This is what I wonder. And I wonder this even though my career was in grief support and I led groups and replied to this very same wondering from so many people who graced my groups.
Will I ever feel engaged in life again? Will I ever find passion for life again? And energy? Will I ever not feel that I am living without him and therefore I just don't really care about life? Will I ever care that I have a future and not cringe from even thinking about that future because what it means is that I have a long life to live without him?
I know, I know, I know, that there is no time frame for grieving. There are so many variables to it for each person. But I'm so exhausted. So very exhausted. Living without him takes every bit of energy I ever thought I had in my body.

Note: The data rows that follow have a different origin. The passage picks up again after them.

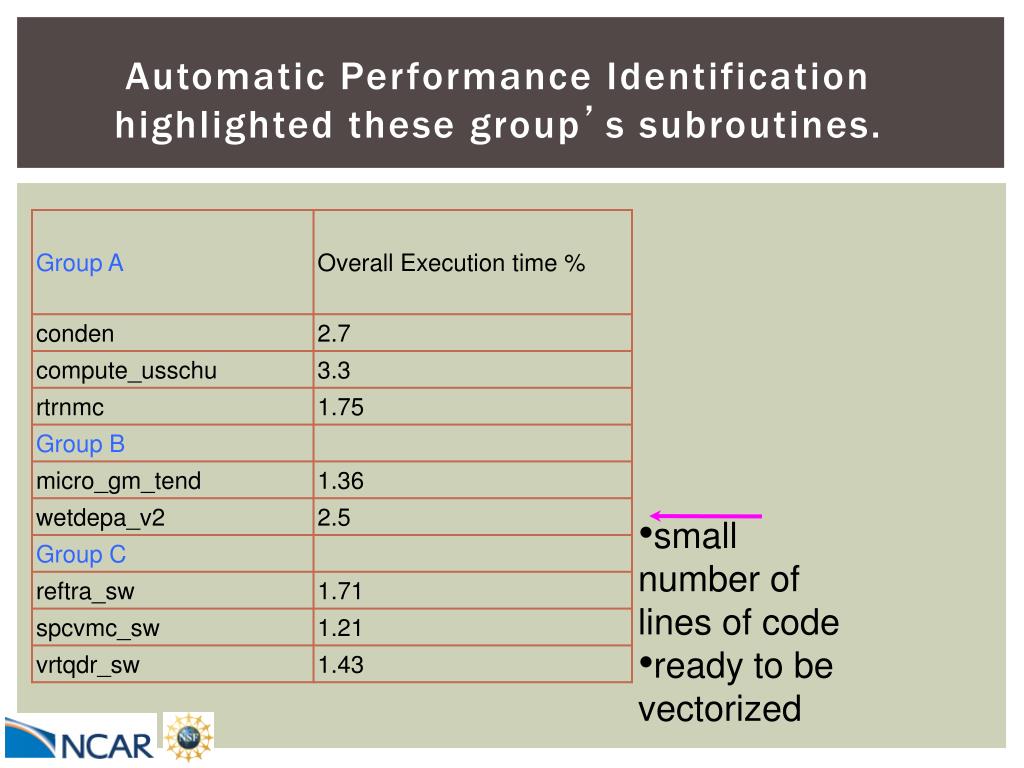 Automatic Performance Identification highlighted these group's subroutines.

| Group A | Overall Execution time % |
|---|---|
| conden | 2.7 |
| compute_usschu | 3.3 |
| rtrnmc | 1.75 |
| Group B | |
| micro_gm_tend | 1.36 |
| wetdepa_v2 | 2.5 |
| Group C | |
| reftra_sw | 1.71 |
| spcvmc_sw | 1.21 |
| vrtqdr_sw | 1.43 |

•small number of lines of code
•ready to be vectorized

NCAR
NSF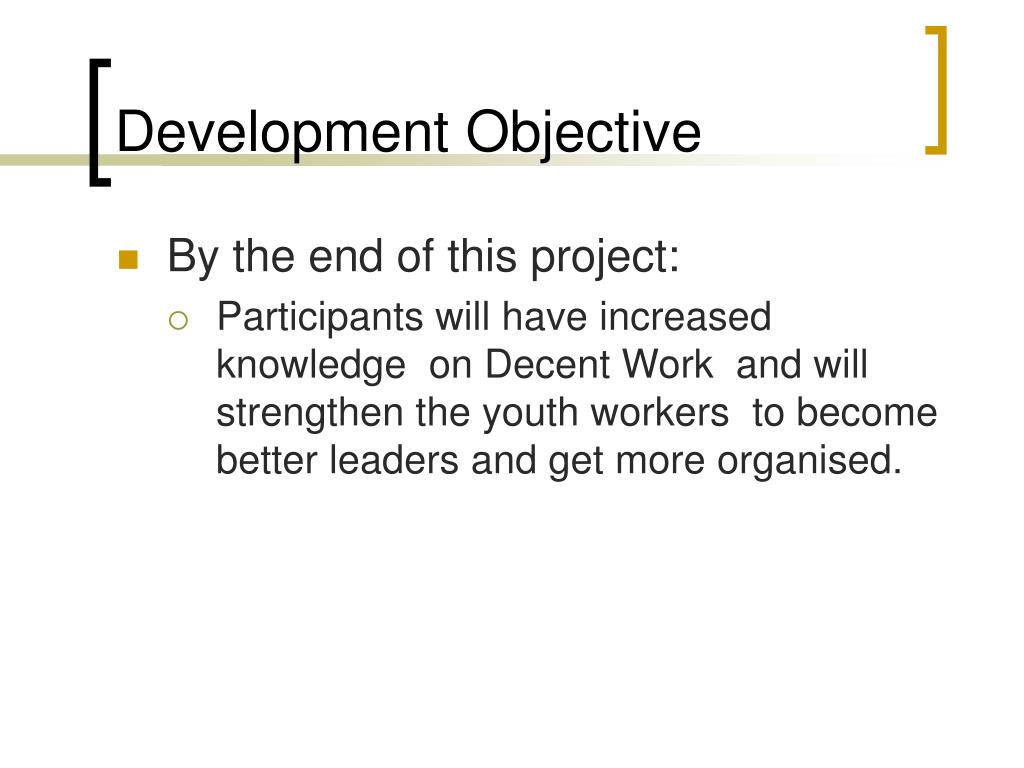 Development Objective

By the end of this project:

Participants will have increased knowledge on Decent Work and will strengthen the youth workers to become better leaders and get more organised.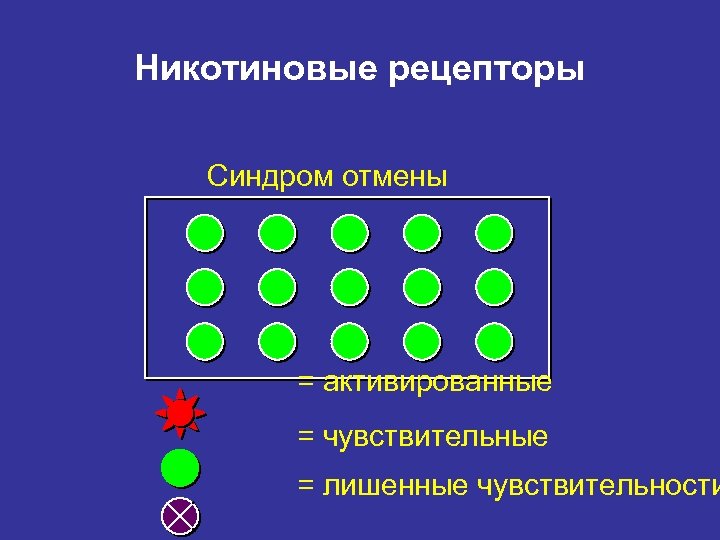 Никотиновые рецепторы

Синдром отмены

= активированные

= чувствительные

= лишенные чувствительности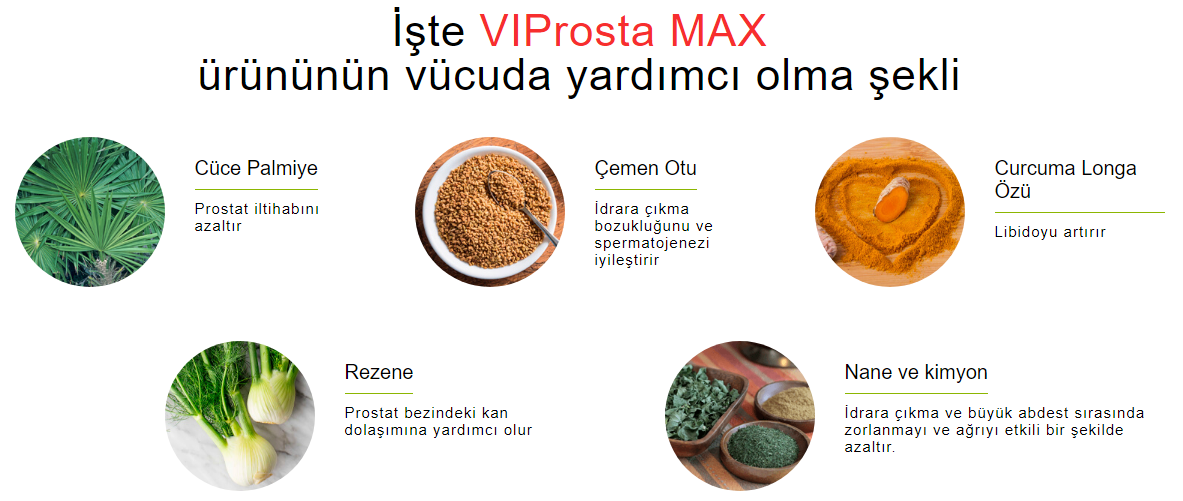 İşte VIProsta MAX
ürününün vücuda yardımcı olma şekli

Cüce Palmiye

Prostat iltihabını azaltır

Çemen Otu

İdrara çıkma bozukluğunu ve spermatojenezi iyileştirir

Curcuma Longa Özü

Libidoyu artırır

Rezene

Prostat bezindeki kan dolaşımına yardımcı olur

Nane ve kimyon

İdrara çıkma ve büyük abdest sırasında zorlanmayı ve ağrıyı etkili bir şekilde azaltır.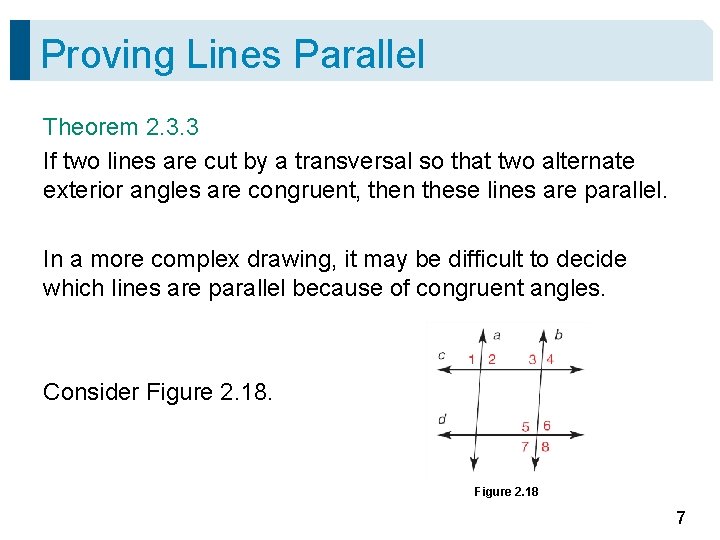 Proving Lines Parallel

Theorem 2.3.3

If two lines are cut by a transversal so that two alternate exterior angles are congruent, then these lines are parallel.

In a more complex drawing, it may be difficult to decide which lines are parallel because of congruent angles.

Consider Figure 2.18.

a
b
c
1 2
3 4
d
5 6
7 8

Figure 2.18

7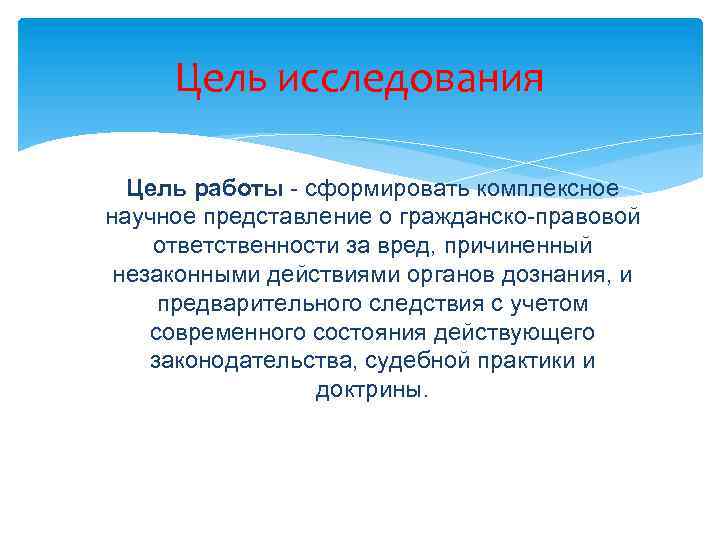 Цель исследования

Цель работы - сформировать комплексное научное представление о гражданско-правовой ответственности за вред, причиненный незаконными действиями органов дознания, и предварительного следствия с учетом современного состояния действующего законодательства, судебной практики и доктрины.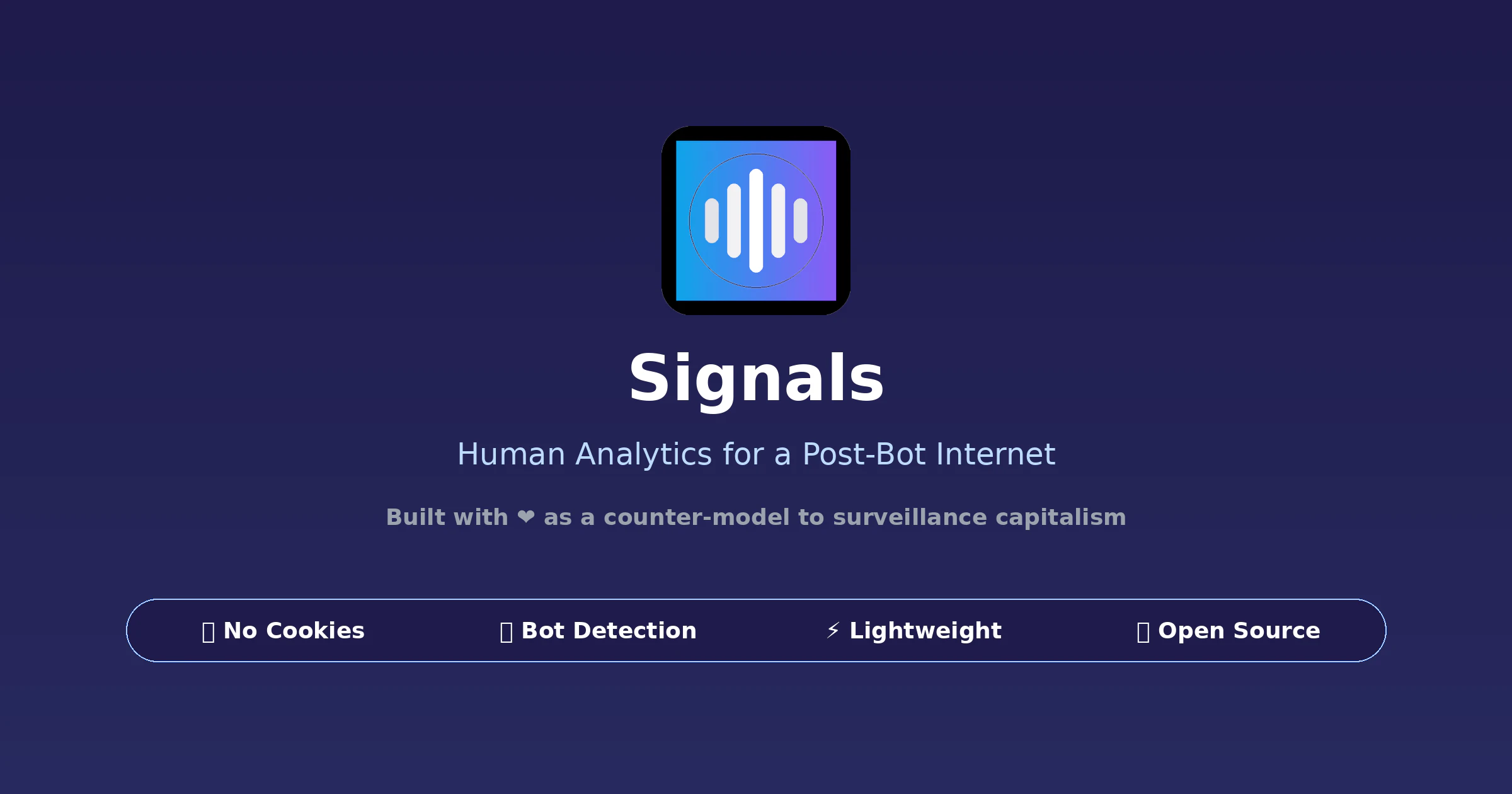 Signals

Human Analytics for a Post-Bot Internet

Built with ❤ as a counter-model to surveillance capitalism

No Cookies Bot Detection ⚡ Lightweight Open Source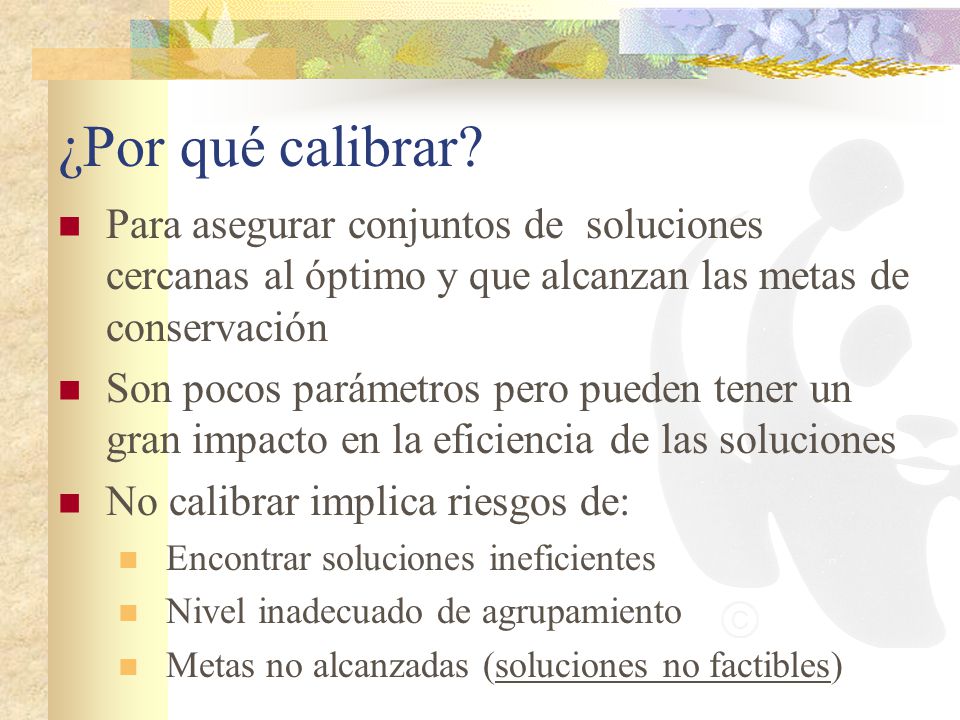 ¿Por qué calibrar?

- Para asegurar conjuntos de soluciones cercanas al óptimo y que alcanzan las metas de conservación
- Son pocos parámetros pero pueden tener un gran impacto en la eficiencia de las soluciones
- No calibrar implica riesgos de:
  - Encontrar soluciones ineficientes
  - Nivel inadecuado de agrupamiento
  - Metas no alcanzadas (soluciones no factibles)

©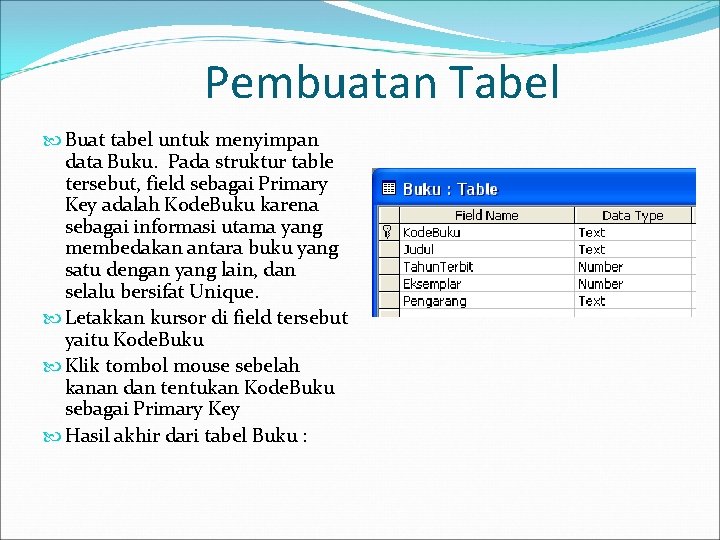 Pembuatan Tabel

Buat tabel untuk menyimpan data Buku. Pada struktur table tersebut, field sebagai Primary Key adalah KodeBuku karena sebagai informasi utama yang membedakan antara buku yang satu dengan yang lain, dan selalu bersifat Unique.

Letakkan kursor di field tersebut yaitu KodeBuku

Klik tombol mouse sebelah kanan dan tentukan KodeBuku sebagai Primary Key

Hasil akhir dari tabel Buku :

Buku : Table

| Field Name | Data Type |
|---|---|
| KodeBuku | Text |
| Judul | Text |
| TahunTerbit | Number |
| Eksemplar | Number |
| Pengarang | Text |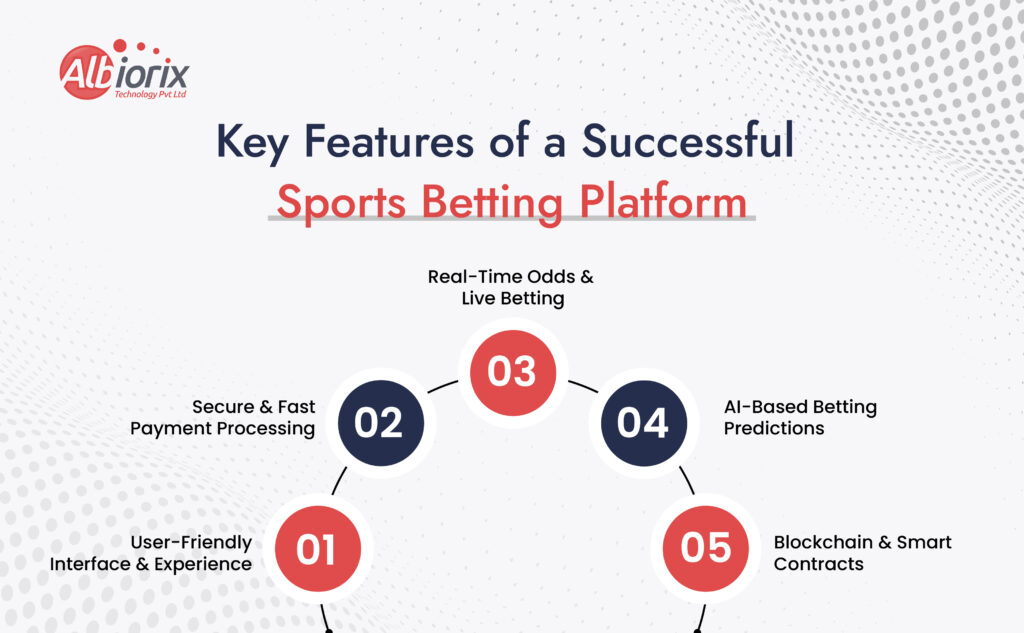 Albiorix
Technology Pvt Ltd

Key Features of a Successful
Sports Betting Platform

Real-Time Odds & Live Betting

03

Secure & Fast Payment Processing

02

04

AI-Based Betting Predictions

User-Friendly Interface & Experience

01

05

Blockchain & Smart Contracts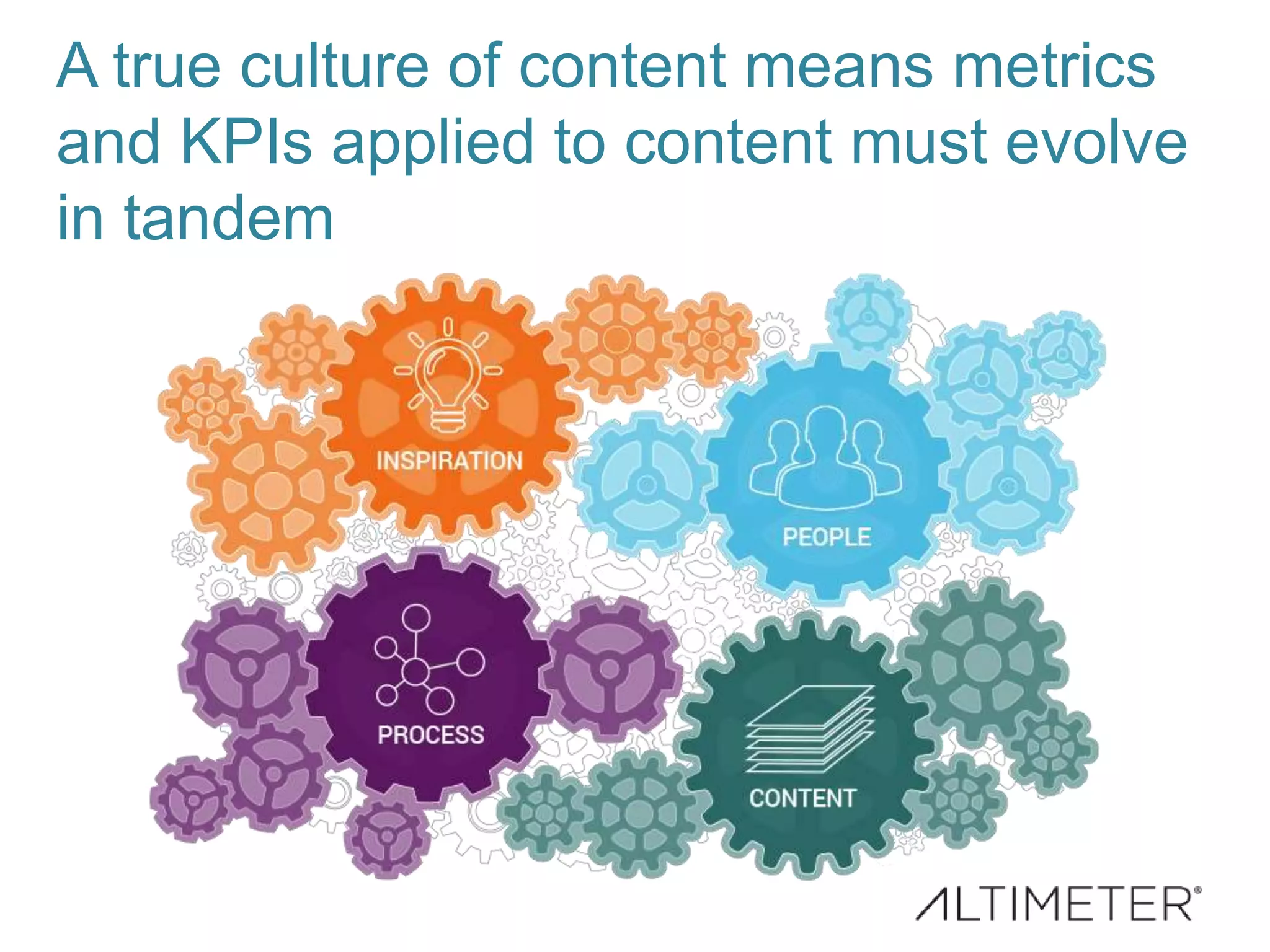 A true culture of content means metrics and KPIs applied to content must evolve in tandem

INSPIRATION

PEOPLE

PROCESS

CONTENT

ALTIMETER®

In every way I can I've gotten out into the world. I put myself in every situation I can daily, pushing myself to engage with people. I talk about my grief, I join in fun activities, my heart is open to possibilities. But none of it is anything more than an intellectual exercise for me. None of it seems to get into my body and soul. No matter what it is, who it is, I feel detached, an observer.
This is so very different for me, to be this way. I've always been passionate about life, about my life, about new experiences. Since Chuck died, all I feel is pain and grief. Its' been 17 months as of tomorrow and I feel like I'm drifting further and further away from myself and those around me. That part of me isn't visible to most people, I suppose. On the outside it looks like I'm fully functioning. I'm not hiding my grief, necessarily; it's just that you have to get up and function each day, right? And I do. For god's sake, I'm on my 3rd cross-country trek. I've met hundreds of people along the way and talked with them and gotten and given hugs and written about my grief here and other places and sought out new life experiences and welcomed all of them. And with all of it I remain empty inside. The numbness that envelops my insides and my heart is exceeded only by the grief that swings in rhythm with it.
There's no self-pity attached to this. Just plain and simple. The grief snags and shreds its' way through me on a daily basis while I go about life. This isn't my first experience with grief by any means. But it's the most devastating grief I've ever experienced.
Being left behind sucks the big one.